-------- Passage shown --------

This crème brûlée cheesecake is creamy and rich, made with a graham cracker crust, and finished with a crisp burnt caramel top.

This crème brûlée cheesecake is creamy, smooth, and full of rich, sweet flavor. It sits on a simple Graham cracker crust that adds a light crunch and balances the soft filling.
On top, a thin layer of sugar is melted until crisp and golden, giving it that classic crème brûlée crack when you tap it with a spoon.
The mix of the silky cheesecake and the crunchy caramel top gives this cheesecake a unique and delish texture.
Even though it looks fancy, it’s actually easy to make at home and is perfect for birthdays, holidays, or any time you want a dessert that feels impressive without extra effort.
For more delicious cheesecake recipes, check out my lemon meringue cheesecake, creamy vanilla cheesecake, pistachio cheesecake, cinnamon roll cheesecake.
Jump to:
Why this recipe works
- Creamy cheesecake– The filling is smooth, rich, and has that soft, custardy texture everyone loves.
- Graham cracker crust– The simple crust adds a light crunch and the perfect sweet base for the creamy filling.
- No water bath– This recipe doesn’t need a water bath, making it much easier and less fussy than many baked cheesecakes.
- Burnt sugar layer– The crisp caramel top gives you that classic crème brûlée crack and adds amazing flavor and texture.
- Easy recipe– The steps are simple, beginner-friendly, and don’t require special skills, so anyone can make it.
What is creme brulee?
Crème brûlée is a classic French dessert made of smooth, creamy custard topped with a thin layer of sugar that’s melted until crisp and caramelized.
The custard is rich but light, while the burnt sugar adds a sweet crunch. The mix of soft and crunchy textures is what makes crème brûlée so loved and unique.

Ingredients
Before you start to make this recipe, measure and prepare your ingredients so the cooking process will go smoothly and easily.
Full measurements are in the recipe card below.
For the crust
Graham crackers– use 2 cups of crushed graham crackers for the crust. They create a sweet and crunchy base.
Butter– add ½ cup melted butter to bind the crumbs together and give the crust great flavor.
Granulated sugar– 1 tablespoon of sugar adds a little sweetness and helps the crust hold its shape.
For the filling
Cream cheese– use full-fat softened cream cheese for the richest, smoothest texture. Low-fat cream cheese won’t set the same.
Sour cream– adds creaminess and a slight tang that keeps the filling silky and balanced.
Granulated sugar– sweetens the filling and blends smoothly without graininess.
Vanilla extract– adds classic vanilla flavor. For a stronger vanilla taste, use vanilla bean paste or scrape a whole vanilla bean.
Eggs– use large eggs. They help the cheesecake set while keeping it creamy.
Egg yolks– add richness and give the cheesecake a more custard-like texture.
Cornstarch– thickens the filling and helps prevent cracks while baking.

-------- Supplied records --------

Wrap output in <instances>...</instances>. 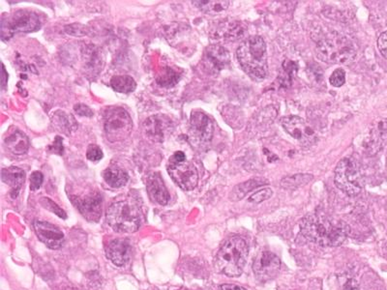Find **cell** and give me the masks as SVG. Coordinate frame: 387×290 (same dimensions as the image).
<instances>
[{
  "label": "cell",
  "instance_id": "cell-1",
  "mask_svg": "<svg viewBox=\"0 0 387 290\" xmlns=\"http://www.w3.org/2000/svg\"><path fill=\"white\" fill-rule=\"evenodd\" d=\"M300 231L308 240L324 247L340 246L350 234V227L343 220H334L322 213L305 216Z\"/></svg>",
  "mask_w": 387,
  "mask_h": 290
},
{
  "label": "cell",
  "instance_id": "cell-2",
  "mask_svg": "<svg viewBox=\"0 0 387 290\" xmlns=\"http://www.w3.org/2000/svg\"><path fill=\"white\" fill-rule=\"evenodd\" d=\"M243 71L254 81H262L269 73L266 45L260 36H252L240 45L236 52Z\"/></svg>",
  "mask_w": 387,
  "mask_h": 290
},
{
  "label": "cell",
  "instance_id": "cell-3",
  "mask_svg": "<svg viewBox=\"0 0 387 290\" xmlns=\"http://www.w3.org/2000/svg\"><path fill=\"white\" fill-rule=\"evenodd\" d=\"M248 246L244 239L233 236L224 242L215 260V266L220 273L236 278L242 274L248 258Z\"/></svg>",
  "mask_w": 387,
  "mask_h": 290
},
{
  "label": "cell",
  "instance_id": "cell-4",
  "mask_svg": "<svg viewBox=\"0 0 387 290\" xmlns=\"http://www.w3.org/2000/svg\"><path fill=\"white\" fill-rule=\"evenodd\" d=\"M142 211L133 196L112 203L107 208V222L114 231L132 234L140 227Z\"/></svg>",
  "mask_w": 387,
  "mask_h": 290
},
{
  "label": "cell",
  "instance_id": "cell-5",
  "mask_svg": "<svg viewBox=\"0 0 387 290\" xmlns=\"http://www.w3.org/2000/svg\"><path fill=\"white\" fill-rule=\"evenodd\" d=\"M317 54L322 61L346 64L355 59L357 50L348 38L333 33L317 42Z\"/></svg>",
  "mask_w": 387,
  "mask_h": 290
},
{
  "label": "cell",
  "instance_id": "cell-6",
  "mask_svg": "<svg viewBox=\"0 0 387 290\" xmlns=\"http://www.w3.org/2000/svg\"><path fill=\"white\" fill-rule=\"evenodd\" d=\"M104 130L109 143L125 141L133 130V121L127 110L121 107H109L105 112Z\"/></svg>",
  "mask_w": 387,
  "mask_h": 290
},
{
  "label": "cell",
  "instance_id": "cell-7",
  "mask_svg": "<svg viewBox=\"0 0 387 290\" xmlns=\"http://www.w3.org/2000/svg\"><path fill=\"white\" fill-rule=\"evenodd\" d=\"M334 182L343 193L355 196L362 190V178L357 163L350 158L339 162L335 169Z\"/></svg>",
  "mask_w": 387,
  "mask_h": 290
},
{
  "label": "cell",
  "instance_id": "cell-8",
  "mask_svg": "<svg viewBox=\"0 0 387 290\" xmlns=\"http://www.w3.org/2000/svg\"><path fill=\"white\" fill-rule=\"evenodd\" d=\"M41 21L39 16L34 12L18 11L8 19H3L1 21L2 40H9L15 33L33 32L40 30Z\"/></svg>",
  "mask_w": 387,
  "mask_h": 290
},
{
  "label": "cell",
  "instance_id": "cell-9",
  "mask_svg": "<svg viewBox=\"0 0 387 290\" xmlns=\"http://www.w3.org/2000/svg\"><path fill=\"white\" fill-rule=\"evenodd\" d=\"M168 172L171 179L184 191H192L198 185L199 174L195 165L188 160L174 162L169 160Z\"/></svg>",
  "mask_w": 387,
  "mask_h": 290
},
{
  "label": "cell",
  "instance_id": "cell-10",
  "mask_svg": "<svg viewBox=\"0 0 387 290\" xmlns=\"http://www.w3.org/2000/svg\"><path fill=\"white\" fill-rule=\"evenodd\" d=\"M281 268V261L275 253L269 251H262L255 256L253 270L255 278L260 282L273 279Z\"/></svg>",
  "mask_w": 387,
  "mask_h": 290
},
{
  "label": "cell",
  "instance_id": "cell-11",
  "mask_svg": "<svg viewBox=\"0 0 387 290\" xmlns=\"http://www.w3.org/2000/svg\"><path fill=\"white\" fill-rule=\"evenodd\" d=\"M286 133L302 145H311L316 141V135L312 127L298 116H286L281 121Z\"/></svg>",
  "mask_w": 387,
  "mask_h": 290
},
{
  "label": "cell",
  "instance_id": "cell-12",
  "mask_svg": "<svg viewBox=\"0 0 387 290\" xmlns=\"http://www.w3.org/2000/svg\"><path fill=\"white\" fill-rule=\"evenodd\" d=\"M81 214L88 222H97L102 215V196L98 191H90L82 196L72 198Z\"/></svg>",
  "mask_w": 387,
  "mask_h": 290
},
{
  "label": "cell",
  "instance_id": "cell-13",
  "mask_svg": "<svg viewBox=\"0 0 387 290\" xmlns=\"http://www.w3.org/2000/svg\"><path fill=\"white\" fill-rule=\"evenodd\" d=\"M213 136V124L204 112H193L190 118V136L199 143H207Z\"/></svg>",
  "mask_w": 387,
  "mask_h": 290
},
{
  "label": "cell",
  "instance_id": "cell-14",
  "mask_svg": "<svg viewBox=\"0 0 387 290\" xmlns=\"http://www.w3.org/2000/svg\"><path fill=\"white\" fill-rule=\"evenodd\" d=\"M34 229L39 240L52 250L61 248L64 243V234L54 225L42 220H35Z\"/></svg>",
  "mask_w": 387,
  "mask_h": 290
},
{
  "label": "cell",
  "instance_id": "cell-15",
  "mask_svg": "<svg viewBox=\"0 0 387 290\" xmlns=\"http://www.w3.org/2000/svg\"><path fill=\"white\" fill-rule=\"evenodd\" d=\"M231 57L228 50L219 45H211L205 50L204 63L211 73H218L229 65Z\"/></svg>",
  "mask_w": 387,
  "mask_h": 290
},
{
  "label": "cell",
  "instance_id": "cell-16",
  "mask_svg": "<svg viewBox=\"0 0 387 290\" xmlns=\"http://www.w3.org/2000/svg\"><path fill=\"white\" fill-rule=\"evenodd\" d=\"M145 133L155 141H163L167 134L173 130V122L166 115H153L145 121Z\"/></svg>",
  "mask_w": 387,
  "mask_h": 290
},
{
  "label": "cell",
  "instance_id": "cell-17",
  "mask_svg": "<svg viewBox=\"0 0 387 290\" xmlns=\"http://www.w3.org/2000/svg\"><path fill=\"white\" fill-rule=\"evenodd\" d=\"M147 189L148 195L153 203L163 206L168 205L171 196L165 185L161 174L158 172L149 174V176L147 177Z\"/></svg>",
  "mask_w": 387,
  "mask_h": 290
},
{
  "label": "cell",
  "instance_id": "cell-18",
  "mask_svg": "<svg viewBox=\"0 0 387 290\" xmlns=\"http://www.w3.org/2000/svg\"><path fill=\"white\" fill-rule=\"evenodd\" d=\"M107 258L114 265L124 266L130 260L131 244L127 239H114L107 247Z\"/></svg>",
  "mask_w": 387,
  "mask_h": 290
},
{
  "label": "cell",
  "instance_id": "cell-19",
  "mask_svg": "<svg viewBox=\"0 0 387 290\" xmlns=\"http://www.w3.org/2000/svg\"><path fill=\"white\" fill-rule=\"evenodd\" d=\"M2 182L12 188V198H16L25 181V172L18 167H9L2 169Z\"/></svg>",
  "mask_w": 387,
  "mask_h": 290
},
{
  "label": "cell",
  "instance_id": "cell-20",
  "mask_svg": "<svg viewBox=\"0 0 387 290\" xmlns=\"http://www.w3.org/2000/svg\"><path fill=\"white\" fill-rule=\"evenodd\" d=\"M7 150L15 155H23L30 149V140L25 133L20 130L14 131L4 141Z\"/></svg>",
  "mask_w": 387,
  "mask_h": 290
},
{
  "label": "cell",
  "instance_id": "cell-21",
  "mask_svg": "<svg viewBox=\"0 0 387 290\" xmlns=\"http://www.w3.org/2000/svg\"><path fill=\"white\" fill-rule=\"evenodd\" d=\"M103 177H104L107 185L112 187V188H121V187L125 186L129 180L127 172L118 167H107L103 172Z\"/></svg>",
  "mask_w": 387,
  "mask_h": 290
},
{
  "label": "cell",
  "instance_id": "cell-22",
  "mask_svg": "<svg viewBox=\"0 0 387 290\" xmlns=\"http://www.w3.org/2000/svg\"><path fill=\"white\" fill-rule=\"evenodd\" d=\"M267 181L265 179H252V180L246 181L245 183L240 184L233 188L231 195H229V200L231 201H238L247 195L249 191L254 190L258 187L264 185Z\"/></svg>",
  "mask_w": 387,
  "mask_h": 290
},
{
  "label": "cell",
  "instance_id": "cell-23",
  "mask_svg": "<svg viewBox=\"0 0 387 290\" xmlns=\"http://www.w3.org/2000/svg\"><path fill=\"white\" fill-rule=\"evenodd\" d=\"M112 90L118 92L129 94L137 87V83L130 76H114L111 80Z\"/></svg>",
  "mask_w": 387,
  "mask_h": 290
},
{
  "label": "cell",
  "instance_id": "cell-24",
  "mask_svg": "<svg viewBox=\"0 0 387 290\" xmlns=\"http://www.w3.org/2000/svg\"><path fill=\"white\" fill-rule=\"evenodd\" d=\"M200 11L209 15H218L229 8V1H193Z\"/></svg>",
  "mask_w": 387,
  "mask_h": 290
},
{
  "label": "cell",
  "instance_id": "cell-25",
  "mask_svg": "<svg viewBox=\"0 0 387 290\" xmlns=\"http://www.w3.org/2000/svg\"><path fill=\"white\" fill-rule=\"evenodd\" d=\"M217 34L227 40H238L243 36V28L240 23H224L218 28Z\"/></svg>",
  "mask_w": 387,
  "mask_h": 290
},
{
  "label": "cell",
  "instance_id": "cell-26",
  "mask_svg": "<svg viewBox=\"0 0 387 290\" xmlns=\"http://www.w3.org/2000/svg\"><path fill=\"white\" fill-rule=\"evenodd\" d=\"M52 121L56 123L59 130L63 132V133L70 134L72 131L78 128L75 118L71 114H64L63 112H56Z\"/></svg>",
  "mask_w": 387,
  "mask_h": 290
},
{
  "label": "cell",
  "instance_id": "cell-27",
  "mask_svg": "<svg viewBox=\"0 0 387 290\" xmlns=\"http://www.w3.org/2000/svg\"><path fill=\"white\" fill-rule=\"evenodd\" d=\"M314 179L312 174H295L293 176L286 177L281 181V186L284 189H289V190H293V189L298 188L300 186H304L306 184L310 183Z\"/></svg>",
  "mask_w": 387,
  "mask_h": 290
},
{
  "label": "cell",
  "instance_id": "cell-28",
  "mask_svg": "<svg viewBox=\"0 0 387 290\" xmlns=\"http://www.w3.org/2000/svg\"><path fill=\"white\" fill-rule=\"evenodd\" d=\"M156 81L158 85L163 86V87H171L178 83L179 75L169 67H165L162 69L161 73H159L157 76Z\"/></svg>",
  "mask_w": 387,
  "mask_h": 290
},
{
  "label": "cell",
  "instance_id": "cell-29",
  "mask_svg": "<svg viewBox=\"0 0 387 290\" xmlns=\"http://www.w3.org/2000/svg\"><path fill=\"white\" fill-rule=\"evenodd\" d=\"M40 203H41L43 207L46 208L47 210L51 211L52 213L59 216V218L66 219L67 215L65 211L61 209L56 203L50 200L49 198H42L41 200H40Z\"/></svg>",
  "mask_w": 387,
  "mask_h": 290
},
{
  "label": "cell",
  "instance_id": "cell-30",
  "mask_svg": "<svg viewBox=\"0 0 387 290\" xmlns=\"http://www.w3.org/2000/svg\"><path fill=\"white\" fill-rule=\"evenodd\" d=\"M272 195H273V191H272L271 189H262V190L258 191L257 193H255L254 195L251 196L249 200H249L250 203L258 205V203H262V201L269 200Z\"/></svg>",
  "mask_w": 387,
  "mask_h": 290
},
{
  "label": "cell",
  "instance_id": "cell-31",
  "mask_svg": "<svg viewBox=\"0 0 387 290\" xmlns=\"http://www.w3.org/2000/svg\"><path fill=\"white\" fill-rule=\"evenodd\" d=\"M329 81H331V85L335 86V87H341L346 81L345 71L341 68L336 69V70L332 73Z\"/></svg>",
  "mask_w": 387,
  "mask_h": 290
},
{
  "label": "cell",
  "instance_id": "cell-32",
  "mask_svg": "<svg viewBox=\"0 0 387 290\" xmlns=\"http://www.w3.org/2000/svg\"><path fill=\"white\" fill-rule=\"evenodd\" d=\"M87 157L88 160H92V162H97V160L103 159L104 154H103V151L99 146L92 145L88 146Z\"/></svg>",
  "mask_w": 387,
  "mask_h": 290
},
{
  "label": "cell",
  "instance_id": "cell-33",
  "mask_svg": "<svg viewBox=\"0 0 387 290\" xmlns=\"http://www.w3.org/2000/svg\"><path fill=\"white\" fill-rule=\"evenodd\" d=\"M43 180H44V176L41 172H32L30 176V190L37 191L39 190L40 187L42 186Z\"/></svg>",
  "mask_w": 387,
  "mask_h": 290
},
{
  "label": "cell",
  "instance_id": "cell-34",
  "mask_svg": "<svg viewBox=\"0 0 387 290\" xmlns=\"http://www.w3.org/2000/svg\"><path fill=\"white\" fill-rule=\"evenodd\" d=\"M65 30L69 34L74 36H83L87 33V26L82 25H71L66 26Z\"/></svg>",
  "mask_w": 387,
  "mask_h": 290
},
{
  "label": "cell",
  "instance_id": "cell-35",
  "mask_svg": "<svg viewBox=\"0 0 387 290\" xmlns=\"http://www.w3.org/2000/svg\"><path fill=\"white\" fill-rule=\"evenodd\" d=\"M74 110L76 112V114L80 115V116L92 117L93 115V112L90 107L87 105L78 104L74 107Z\"/></svg>",
  "mask_w": 387,
  "mask_h": 290
},
{
  "label": "cell",
  "instance_id": "cell-36",
  "mask_svg": "<svg viewBox=\"0 0 387 290\" xmlns=\"http://www.w3.org/2000/svg\"><path fill=\"white\" fill-rule=\"evenodd\" d=\"M377 47H379V52L387 59V31L381 33L377 40Z\"/></svg>",
  "mask_w": 387,
  "mask_h": 290
},
{
  "label": "cell",
  "instance_id": "cell-37",
  "mask_svg": "<svg viewBox=\"0 0 387 290\" xmlns=\"http://www.w3.org/2000/svg\"><path fill=\"white\" fill-rule=\"evenodd\" d=\"M50 149H51L52 152L56 153V154H63V145H62V138L61 136H57L56 141H54V145L50 146Z\"/></svg>",
  "mask_w": 387,
  "mask_h": 290
},
{
  "label": "cell",
  "instance_id": "cell-38",
  "mask_svg": "<svg viewBox=\"0 0 387 290\" xmlns=\"http://www.w3.org/2000/svg\"><path fill=\"white\" fill-rule=\"evenodd\" d=\"M7 81H8V74L6 70V67L2 65V83H1V87L2 90H6Z\"/></svg>",
  "mask_w": 387,
  "mask_h": 290
},
{
  "label": "cell",
  "instance_id": "cell-39",
  "mask_svg": "<svg viewBox=\"0 0 387 290\" xmlns=\"http://www.w3.org/2000/svg\"><path fill=\"white\" fill-rule=\"evenodd\" d=\"M222 290H247L244 287L238 284H223L221 287Z\"/></svg>",
  "mask_w": 387,
  "mask_h": 290
},
{
  "label": "cell",
  "instance_id": "cell-40",
  "mask_svg": "<svg viewBox=\"0 0 387 290\" xmlns=\"http://www.w3.org/2000/svg\"><path fill=\"white\" fill-rule=\"evenodd\" d=\"M344 290H358L357 282L355 280H348V284L345 285Z\"/></svg>",
  "mask_w": 387,
  "mask_h": 290
}]
</instances>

--------

Exercise instructions. Can you reproduce the part of the cheesecake recipe above that opens with the words containing "Butter– add ½" and closes with "more custard-like texture."?

Task response.
Butter– add ½ cup melted butter to bind the crumbs together and give the crust great flavor.
Granulated sugar– 1 tablespoon of sugar adds a little sweetness and helps the crust hold its shape.
For the filling
Cream cheese– use full-fat softened cream cheese for the richest, smoothest texture. Low-fat cream cheese won’t set the same.
Sour cream– adds creaminess and a slight tang that keeps the filling silky and balanced.
Granulated sugar– sweetens the filling and blends smoothly without graininess.
Vanilla extract– adds classic vanilla flavor. For a stronger vanilla taste, use vanilla bean paste or scrape a whole vanilla bean.
Eggs– use large eggs. They help the cheesecake set while keeping it creamy.
Egg yolks– add richness and give the cheesecake a more custard-like texture.